Great Reference Book

This book is a great scientific reference book while weaving in the history of how people discovered what we know about ferns. It has wonderful illustrations which are very detailed. It is also an interesting read even if you don't need it for a research paper. It is the most comprehensive book on the topic of ferns which we could find and one of the few which can be used extensively for a botany class.

the fern book you've been waiting for

Robbin C. Moran's "A natural history of ferns" takes as its subject both the ferns and the lycophytes, a group which includes the club mosses as well as Selaginella and Isoetes. He fills us in on the details of fern reproductive strategies, the lastest breakthroughs in how ferns are classified, the fossil history of ferns, some fascinating physiological and structural adaptations of ferns, the surprising patterns of fern geographical distribution and the impact of ferns on human life.
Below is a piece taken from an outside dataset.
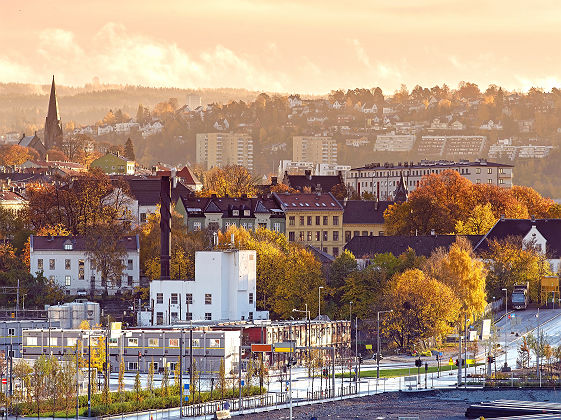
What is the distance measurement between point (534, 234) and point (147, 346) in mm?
55740

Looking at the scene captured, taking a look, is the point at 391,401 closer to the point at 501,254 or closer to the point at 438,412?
the point at 438,412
He never stints on important and interesting complexities but still succeeds in making everything clear to a reader who has had first year biology. Mr. Moran has an almost uncanny knack for selecting topics that the reader already wants to know more about(or would be curious about if he had heard even a little about them) and knowing what extra information the reader would like to have. In places it is also a good travel book, good enough to make me nostalgic for the Danish countryside.